(ABOUT THIS TASK): Revise the McAfee removal text from "However, from the" to "to security matters.", replacing "inventory scan" with "software audit".

(EXERCISE TEXT):

Not sure if you are still having this issue, but I was having similar issues and after continuously running the uninstall script someone suggested running "sudo /Library/McAfee/cma/uninstall.sh" in a terminal, then running the client uninstall. So far, *fingers crossed*, it seems to have removed McAfee from my mac.
It depends on your situation. If it is indeed your computer, then the above should work.
However, from the sound of it, it wasn't put there by you in the first place; if it is a company or institution-owned machine, then removing it may be regarded as a security breach by the organization, keeping in mind that it is not "your" computer - it's just provided for your use to do your job.
As an administrator, I set my management system to clean up and then re-deploy the agent package if McAfee Security is not found in the computer's inventory scan. The alternative is that I cut off their network access, because the computer no longer meets the organization's minimum compliance requirements. Administrators don't like being undermined, particularly in relation to security matters.
You should check your employment conditions, security requirements or conduct regulations - most organizations will have a clause involving tampering with the organization's systems, including both physical (eg: security card scanner) and software (firewall, virus scanner) security systems, and indeed it may be a dismissable offence (there are certain organizations where if you change the desktop picture, you're frog-marched out the door).

(EXTRACTED ENTRIES):
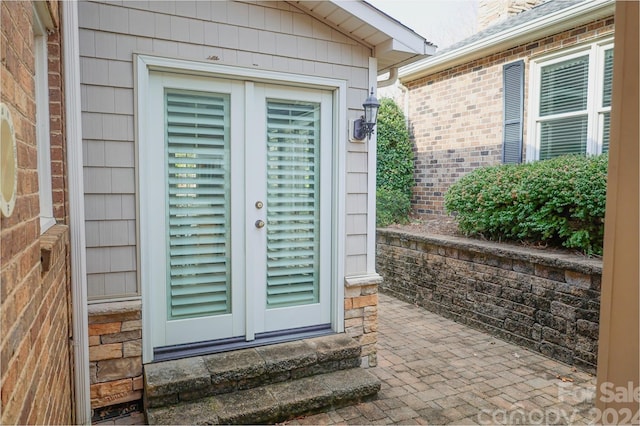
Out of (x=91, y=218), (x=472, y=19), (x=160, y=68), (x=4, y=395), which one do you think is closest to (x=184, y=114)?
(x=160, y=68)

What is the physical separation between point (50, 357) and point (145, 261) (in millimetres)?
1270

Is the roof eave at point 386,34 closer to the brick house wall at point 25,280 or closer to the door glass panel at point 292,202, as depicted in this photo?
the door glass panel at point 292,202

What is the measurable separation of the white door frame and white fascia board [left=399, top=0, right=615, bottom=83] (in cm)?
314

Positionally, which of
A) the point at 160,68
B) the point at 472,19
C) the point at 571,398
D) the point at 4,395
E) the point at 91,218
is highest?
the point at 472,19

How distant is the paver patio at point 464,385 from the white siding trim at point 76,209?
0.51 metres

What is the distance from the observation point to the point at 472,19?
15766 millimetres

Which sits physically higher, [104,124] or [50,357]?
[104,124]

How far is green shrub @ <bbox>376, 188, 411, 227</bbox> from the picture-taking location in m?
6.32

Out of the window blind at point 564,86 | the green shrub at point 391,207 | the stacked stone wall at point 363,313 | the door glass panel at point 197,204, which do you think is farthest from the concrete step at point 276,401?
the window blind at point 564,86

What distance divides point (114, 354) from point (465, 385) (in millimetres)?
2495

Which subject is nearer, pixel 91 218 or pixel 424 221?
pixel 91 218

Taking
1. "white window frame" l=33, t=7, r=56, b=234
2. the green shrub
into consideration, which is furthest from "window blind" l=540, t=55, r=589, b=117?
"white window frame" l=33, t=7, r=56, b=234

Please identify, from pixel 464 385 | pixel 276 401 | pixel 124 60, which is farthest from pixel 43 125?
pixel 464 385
--
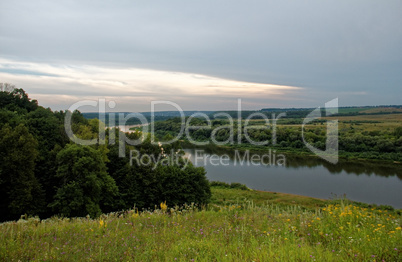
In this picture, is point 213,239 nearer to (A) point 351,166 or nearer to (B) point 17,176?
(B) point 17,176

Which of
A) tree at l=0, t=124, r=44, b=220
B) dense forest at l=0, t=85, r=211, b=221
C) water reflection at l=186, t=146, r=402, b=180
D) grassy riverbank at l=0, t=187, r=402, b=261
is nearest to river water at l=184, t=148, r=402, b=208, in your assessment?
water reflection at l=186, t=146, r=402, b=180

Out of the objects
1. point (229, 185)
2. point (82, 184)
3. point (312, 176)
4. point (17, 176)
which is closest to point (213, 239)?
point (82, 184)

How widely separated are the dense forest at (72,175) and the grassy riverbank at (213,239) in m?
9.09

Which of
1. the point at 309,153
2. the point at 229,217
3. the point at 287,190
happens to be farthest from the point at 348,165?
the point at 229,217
* * *
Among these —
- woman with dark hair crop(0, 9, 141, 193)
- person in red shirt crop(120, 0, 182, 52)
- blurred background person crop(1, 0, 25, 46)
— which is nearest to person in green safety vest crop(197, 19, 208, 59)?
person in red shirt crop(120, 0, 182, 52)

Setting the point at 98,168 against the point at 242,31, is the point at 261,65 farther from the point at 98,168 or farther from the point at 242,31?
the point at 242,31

(REPLY):
However, from the sound of it, it wasn't put there by you in the first place; if it is a company or institution-owned machine, then removing it may be regarded as a security breach by the organization, keeping in mind that it is not "your" computer - it's just provided for your use to do your job.
As an administrator, I set my management system to clean up and then re-deploy the agent package if McAfee Security is not found in the computer's software audit. The alternative is that I cut off their network access, because the computer no longer meets the organization's minimum compliance requirements. Administrators don't like being undermined, particularly in relation to security matters.